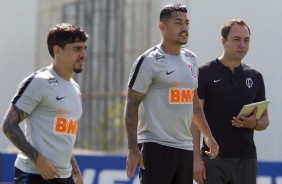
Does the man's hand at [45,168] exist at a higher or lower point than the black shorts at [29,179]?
higher

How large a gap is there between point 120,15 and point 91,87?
993 mm

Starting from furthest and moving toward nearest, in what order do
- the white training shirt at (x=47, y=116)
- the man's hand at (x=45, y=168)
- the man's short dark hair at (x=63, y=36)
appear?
1. the man's short dark hair at (x=63, y=36)
2. the white training shirt at (x=47, y=116)
3. the man's hand at (x=45, y=168)

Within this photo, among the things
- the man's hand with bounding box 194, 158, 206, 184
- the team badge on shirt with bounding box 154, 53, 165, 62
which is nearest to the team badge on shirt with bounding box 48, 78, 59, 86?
the team badge on shirt with bounding box 154, 53, 165, 62

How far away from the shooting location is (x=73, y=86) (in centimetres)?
693

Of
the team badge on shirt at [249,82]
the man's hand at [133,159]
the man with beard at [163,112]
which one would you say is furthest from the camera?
the team badge on shirt at [249,82]

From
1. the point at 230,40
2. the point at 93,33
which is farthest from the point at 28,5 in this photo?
the point at 230,40

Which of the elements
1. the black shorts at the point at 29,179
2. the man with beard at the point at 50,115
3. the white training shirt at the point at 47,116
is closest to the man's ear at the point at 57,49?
the man with beard at the point at 50,115

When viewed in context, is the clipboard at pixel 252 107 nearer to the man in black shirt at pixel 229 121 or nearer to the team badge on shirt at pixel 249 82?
the man in black shirt at pixel 229 121

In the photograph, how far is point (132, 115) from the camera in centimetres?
726

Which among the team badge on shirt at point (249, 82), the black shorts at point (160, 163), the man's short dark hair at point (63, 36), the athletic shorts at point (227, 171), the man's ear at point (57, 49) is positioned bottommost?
the athletic shorts at point (227, 171)

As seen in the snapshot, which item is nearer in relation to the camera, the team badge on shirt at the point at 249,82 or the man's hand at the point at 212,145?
the man's hand at the point at 212,145

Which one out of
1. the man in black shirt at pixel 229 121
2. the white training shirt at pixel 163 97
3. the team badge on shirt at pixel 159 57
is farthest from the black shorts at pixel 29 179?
the man in black shirt at pixel 229 121

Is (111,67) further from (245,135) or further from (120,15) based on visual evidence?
(245,135)

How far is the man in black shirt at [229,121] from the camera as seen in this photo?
7.85 metres
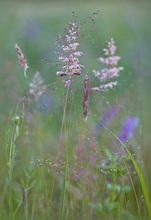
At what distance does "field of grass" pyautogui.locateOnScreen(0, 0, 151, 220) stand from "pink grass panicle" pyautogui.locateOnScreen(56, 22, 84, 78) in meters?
0.20

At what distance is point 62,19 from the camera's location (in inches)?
78.7

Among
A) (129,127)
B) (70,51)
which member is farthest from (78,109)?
(70,51)

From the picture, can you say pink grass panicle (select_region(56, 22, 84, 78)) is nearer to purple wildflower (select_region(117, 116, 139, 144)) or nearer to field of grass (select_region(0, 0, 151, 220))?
field of grass (select_region(0, 0, 151, 220))

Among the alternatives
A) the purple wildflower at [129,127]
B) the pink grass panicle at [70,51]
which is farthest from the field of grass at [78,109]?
the pink grass panicle at [70,51]

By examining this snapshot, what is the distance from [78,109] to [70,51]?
22.5 inches

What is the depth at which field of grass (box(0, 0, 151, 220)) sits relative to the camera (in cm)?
157

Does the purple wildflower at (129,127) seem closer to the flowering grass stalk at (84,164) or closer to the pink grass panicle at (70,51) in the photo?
the flowering grass stalk at (84,164)

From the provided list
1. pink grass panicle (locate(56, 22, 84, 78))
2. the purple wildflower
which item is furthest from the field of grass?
pink grass panicle (locate(56, 22, 84, 78))

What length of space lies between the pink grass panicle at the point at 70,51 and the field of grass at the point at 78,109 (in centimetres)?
20

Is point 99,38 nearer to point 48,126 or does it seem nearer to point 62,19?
point 62,19

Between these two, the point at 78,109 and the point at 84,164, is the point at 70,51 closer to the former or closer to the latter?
the point at 84,164

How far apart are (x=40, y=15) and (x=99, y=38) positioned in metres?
0.22

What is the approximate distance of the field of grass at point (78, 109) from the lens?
5.16 feet

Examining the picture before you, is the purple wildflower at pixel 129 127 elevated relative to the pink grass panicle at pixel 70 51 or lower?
lower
+ + +
Challenge -
Return, unchanged, every line of the items above from the one containing "Between these two, the" through the last line of the items.

Task solution -
Between these two, the point at 78,109 and the point at 84,164, is the point at 70,51 closer to the former or closer to the latter?
the point at 84,164

How far apart are (x=40, y=15) and (x=99, y=38) positioned in metres?
0.22

What is the approximate distance of the field of grass at point (78, 109) from the lens?
5.16 feet

Examining the picture before you, is the purple wildflower at pixel 129 127 elevated relative to the pink grass panicle at pixel 70 51 or lower?
lower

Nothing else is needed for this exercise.